Short exercise: Please begin at the line containing "How far is pixel" and stop after the final line of the entries, putting each of those lines into a JSON list of strings with one string per line and blank lines left out.
▶
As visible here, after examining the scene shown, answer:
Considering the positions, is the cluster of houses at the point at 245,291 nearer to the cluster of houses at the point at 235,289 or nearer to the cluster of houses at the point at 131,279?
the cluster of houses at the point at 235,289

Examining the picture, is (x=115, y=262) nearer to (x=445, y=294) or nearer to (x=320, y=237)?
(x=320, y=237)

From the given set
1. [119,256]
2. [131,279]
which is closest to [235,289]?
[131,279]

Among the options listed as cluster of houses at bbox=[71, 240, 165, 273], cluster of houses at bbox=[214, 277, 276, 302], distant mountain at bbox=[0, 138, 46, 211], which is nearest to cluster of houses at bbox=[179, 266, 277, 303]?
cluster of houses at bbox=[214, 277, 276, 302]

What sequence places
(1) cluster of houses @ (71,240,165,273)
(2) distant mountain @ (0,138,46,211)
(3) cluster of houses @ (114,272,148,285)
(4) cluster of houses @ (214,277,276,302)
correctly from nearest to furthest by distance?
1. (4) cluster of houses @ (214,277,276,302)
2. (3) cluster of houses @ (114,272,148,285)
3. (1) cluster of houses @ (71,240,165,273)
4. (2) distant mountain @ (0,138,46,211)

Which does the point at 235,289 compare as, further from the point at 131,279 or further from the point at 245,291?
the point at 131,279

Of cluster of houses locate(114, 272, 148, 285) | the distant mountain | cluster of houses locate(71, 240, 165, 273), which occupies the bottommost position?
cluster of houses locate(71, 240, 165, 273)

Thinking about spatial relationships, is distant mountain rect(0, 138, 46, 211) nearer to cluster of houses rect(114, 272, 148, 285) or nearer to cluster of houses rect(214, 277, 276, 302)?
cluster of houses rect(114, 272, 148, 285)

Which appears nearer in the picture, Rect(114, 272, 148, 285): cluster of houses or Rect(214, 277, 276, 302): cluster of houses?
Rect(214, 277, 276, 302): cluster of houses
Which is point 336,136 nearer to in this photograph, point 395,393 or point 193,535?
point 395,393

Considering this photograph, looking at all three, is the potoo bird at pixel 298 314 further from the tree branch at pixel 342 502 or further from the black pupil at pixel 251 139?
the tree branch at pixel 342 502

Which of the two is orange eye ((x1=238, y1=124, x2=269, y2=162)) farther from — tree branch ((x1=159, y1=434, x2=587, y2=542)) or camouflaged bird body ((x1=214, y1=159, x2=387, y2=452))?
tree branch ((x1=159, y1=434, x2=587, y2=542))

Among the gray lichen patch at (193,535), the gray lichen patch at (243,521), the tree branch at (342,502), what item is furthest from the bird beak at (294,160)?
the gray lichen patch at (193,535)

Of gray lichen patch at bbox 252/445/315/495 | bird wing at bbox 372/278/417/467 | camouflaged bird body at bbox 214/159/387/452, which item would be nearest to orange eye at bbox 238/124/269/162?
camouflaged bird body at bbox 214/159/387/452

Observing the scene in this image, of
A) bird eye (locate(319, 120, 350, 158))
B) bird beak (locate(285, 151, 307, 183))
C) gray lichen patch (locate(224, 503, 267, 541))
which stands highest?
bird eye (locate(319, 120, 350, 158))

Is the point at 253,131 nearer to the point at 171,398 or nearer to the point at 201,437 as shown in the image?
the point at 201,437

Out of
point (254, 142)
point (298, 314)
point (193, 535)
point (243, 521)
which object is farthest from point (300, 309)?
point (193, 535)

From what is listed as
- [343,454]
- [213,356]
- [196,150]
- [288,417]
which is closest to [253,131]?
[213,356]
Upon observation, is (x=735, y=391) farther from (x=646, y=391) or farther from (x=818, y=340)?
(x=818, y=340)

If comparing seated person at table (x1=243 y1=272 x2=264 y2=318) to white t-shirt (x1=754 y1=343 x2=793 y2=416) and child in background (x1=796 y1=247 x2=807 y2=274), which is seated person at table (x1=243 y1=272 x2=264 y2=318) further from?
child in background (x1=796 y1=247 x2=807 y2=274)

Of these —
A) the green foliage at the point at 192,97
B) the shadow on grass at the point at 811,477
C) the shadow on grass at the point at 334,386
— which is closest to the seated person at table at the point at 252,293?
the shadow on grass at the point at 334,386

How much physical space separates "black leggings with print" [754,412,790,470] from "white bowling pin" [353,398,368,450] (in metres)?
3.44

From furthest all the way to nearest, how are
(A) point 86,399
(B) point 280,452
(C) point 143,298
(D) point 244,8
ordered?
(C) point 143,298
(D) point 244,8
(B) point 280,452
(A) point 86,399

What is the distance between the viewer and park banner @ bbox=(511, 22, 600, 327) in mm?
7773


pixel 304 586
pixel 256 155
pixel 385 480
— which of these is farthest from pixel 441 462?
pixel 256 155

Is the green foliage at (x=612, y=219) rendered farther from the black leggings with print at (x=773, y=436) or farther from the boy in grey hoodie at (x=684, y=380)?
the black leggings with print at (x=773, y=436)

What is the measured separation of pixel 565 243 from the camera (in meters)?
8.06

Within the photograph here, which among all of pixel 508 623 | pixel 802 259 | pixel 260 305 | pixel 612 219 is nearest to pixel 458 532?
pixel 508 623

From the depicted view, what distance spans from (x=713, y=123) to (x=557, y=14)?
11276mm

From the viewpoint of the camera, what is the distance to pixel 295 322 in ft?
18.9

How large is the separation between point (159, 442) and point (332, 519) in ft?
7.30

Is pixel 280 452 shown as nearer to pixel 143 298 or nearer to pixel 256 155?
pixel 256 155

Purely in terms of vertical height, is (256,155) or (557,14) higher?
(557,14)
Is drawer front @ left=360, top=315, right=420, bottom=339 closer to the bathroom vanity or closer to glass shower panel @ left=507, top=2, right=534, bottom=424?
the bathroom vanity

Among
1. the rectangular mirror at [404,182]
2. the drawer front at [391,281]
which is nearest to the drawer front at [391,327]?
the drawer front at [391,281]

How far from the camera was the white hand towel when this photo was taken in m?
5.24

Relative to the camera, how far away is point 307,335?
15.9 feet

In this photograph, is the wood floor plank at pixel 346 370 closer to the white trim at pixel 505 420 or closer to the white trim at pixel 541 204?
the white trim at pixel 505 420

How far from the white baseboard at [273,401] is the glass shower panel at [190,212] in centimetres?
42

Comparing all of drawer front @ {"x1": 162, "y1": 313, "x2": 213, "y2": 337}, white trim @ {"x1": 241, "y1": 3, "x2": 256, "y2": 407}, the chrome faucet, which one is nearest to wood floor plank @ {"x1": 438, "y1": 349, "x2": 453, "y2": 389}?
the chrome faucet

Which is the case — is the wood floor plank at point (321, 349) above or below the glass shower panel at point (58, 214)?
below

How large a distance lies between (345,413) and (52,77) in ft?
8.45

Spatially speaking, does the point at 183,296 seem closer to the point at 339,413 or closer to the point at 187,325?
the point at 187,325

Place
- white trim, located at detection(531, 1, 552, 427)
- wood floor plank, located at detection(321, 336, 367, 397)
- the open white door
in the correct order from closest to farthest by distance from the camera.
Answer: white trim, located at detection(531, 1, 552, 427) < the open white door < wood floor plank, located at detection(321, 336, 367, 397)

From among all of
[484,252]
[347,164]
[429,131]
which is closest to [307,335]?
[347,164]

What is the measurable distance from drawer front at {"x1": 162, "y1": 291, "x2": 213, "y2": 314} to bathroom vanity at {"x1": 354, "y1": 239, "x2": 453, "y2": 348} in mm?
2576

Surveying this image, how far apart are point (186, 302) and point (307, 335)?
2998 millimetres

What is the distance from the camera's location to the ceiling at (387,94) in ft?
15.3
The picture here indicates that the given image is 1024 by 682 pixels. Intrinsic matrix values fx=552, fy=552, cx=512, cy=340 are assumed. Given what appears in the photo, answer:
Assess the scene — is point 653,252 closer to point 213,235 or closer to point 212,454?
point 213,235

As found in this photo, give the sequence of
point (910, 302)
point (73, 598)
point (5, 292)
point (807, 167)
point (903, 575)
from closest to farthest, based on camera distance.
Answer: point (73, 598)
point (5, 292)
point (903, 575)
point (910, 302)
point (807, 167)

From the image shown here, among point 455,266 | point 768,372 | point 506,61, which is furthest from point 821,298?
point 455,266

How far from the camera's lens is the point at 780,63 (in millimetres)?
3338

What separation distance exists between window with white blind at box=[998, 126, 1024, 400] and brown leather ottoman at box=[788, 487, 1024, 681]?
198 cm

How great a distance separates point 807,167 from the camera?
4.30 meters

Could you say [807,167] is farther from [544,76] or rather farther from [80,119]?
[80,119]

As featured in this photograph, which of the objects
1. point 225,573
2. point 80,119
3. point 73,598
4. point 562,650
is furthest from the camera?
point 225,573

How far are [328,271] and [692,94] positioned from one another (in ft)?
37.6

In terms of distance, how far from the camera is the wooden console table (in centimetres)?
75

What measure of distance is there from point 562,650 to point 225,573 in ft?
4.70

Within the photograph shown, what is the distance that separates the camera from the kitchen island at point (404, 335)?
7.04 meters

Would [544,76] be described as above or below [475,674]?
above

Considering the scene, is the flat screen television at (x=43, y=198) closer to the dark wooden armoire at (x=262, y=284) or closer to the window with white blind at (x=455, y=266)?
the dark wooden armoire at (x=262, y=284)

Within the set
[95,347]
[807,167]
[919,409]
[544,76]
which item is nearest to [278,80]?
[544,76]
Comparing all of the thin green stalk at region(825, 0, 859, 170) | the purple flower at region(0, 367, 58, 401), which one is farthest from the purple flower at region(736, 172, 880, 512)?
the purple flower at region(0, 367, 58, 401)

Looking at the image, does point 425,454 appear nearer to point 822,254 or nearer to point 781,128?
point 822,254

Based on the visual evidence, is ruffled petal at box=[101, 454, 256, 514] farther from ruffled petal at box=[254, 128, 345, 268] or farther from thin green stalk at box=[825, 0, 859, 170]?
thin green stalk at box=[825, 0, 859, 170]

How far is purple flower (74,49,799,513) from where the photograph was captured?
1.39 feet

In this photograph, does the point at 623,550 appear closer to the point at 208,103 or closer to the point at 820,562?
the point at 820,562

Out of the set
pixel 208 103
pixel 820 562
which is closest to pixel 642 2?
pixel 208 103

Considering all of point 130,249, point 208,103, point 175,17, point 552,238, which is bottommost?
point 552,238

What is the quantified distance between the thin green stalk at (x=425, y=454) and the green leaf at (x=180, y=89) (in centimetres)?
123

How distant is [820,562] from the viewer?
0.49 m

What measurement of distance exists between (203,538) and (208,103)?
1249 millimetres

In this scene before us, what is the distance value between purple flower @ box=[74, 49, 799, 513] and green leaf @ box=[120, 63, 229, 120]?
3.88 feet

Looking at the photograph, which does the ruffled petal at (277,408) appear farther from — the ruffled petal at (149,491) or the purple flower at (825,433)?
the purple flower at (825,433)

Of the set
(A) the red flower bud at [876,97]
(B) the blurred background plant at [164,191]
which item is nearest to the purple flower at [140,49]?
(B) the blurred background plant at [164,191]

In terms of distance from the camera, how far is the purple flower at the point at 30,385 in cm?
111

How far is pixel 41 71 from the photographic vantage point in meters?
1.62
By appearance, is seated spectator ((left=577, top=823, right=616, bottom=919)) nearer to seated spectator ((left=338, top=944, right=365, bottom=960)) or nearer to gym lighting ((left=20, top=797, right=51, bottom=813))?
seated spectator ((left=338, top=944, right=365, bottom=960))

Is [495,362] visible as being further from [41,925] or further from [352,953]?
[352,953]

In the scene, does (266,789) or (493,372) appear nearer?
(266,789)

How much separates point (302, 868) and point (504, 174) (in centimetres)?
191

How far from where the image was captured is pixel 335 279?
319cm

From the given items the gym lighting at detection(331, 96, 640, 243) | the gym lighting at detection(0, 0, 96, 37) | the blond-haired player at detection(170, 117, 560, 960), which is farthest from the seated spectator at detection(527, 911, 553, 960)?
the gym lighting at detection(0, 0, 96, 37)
◀
Exercise answer:
[
  "How far is pixel 41 71 from the photographic vantage point in meters?",
  "1.62",
  "By appearance, is seated spectator ((left=577, top=823, right=616, bottom=919)) nearer to seated spectator ((left=338, top=944, right=365, bottom=960)) or nearer to gym lighting ((left=20, top=797, right=51, bottom=813))?",
  "seated spectator ((left=338, top=944, right=365, bottom=960))",
  "Is [495,362] visible as being further from [41,925] or further from [352,953]?",
  "[352,953]",
  "In the scene, does (266,789) or (493,372) appear nearer?",
  "(266,789)",
  "How much separates point (302, 868) and point (504, 174) (in centimetres)?",
  "191",
  "How far from where the image was captured is pixel 335 279?",
  "319cm",
  "From the given items the gym lighting at detection(331, 96, 640, 243) | the gym lighting at detection(0, 0, 96, 37) | the blond-haired player at detection(170, 117, 560, 960), which is farthest from the seated spectator at detection(527, 911, 553, 960)?",
  "the gym lighting at detection(0, 0, 96, 37)"
]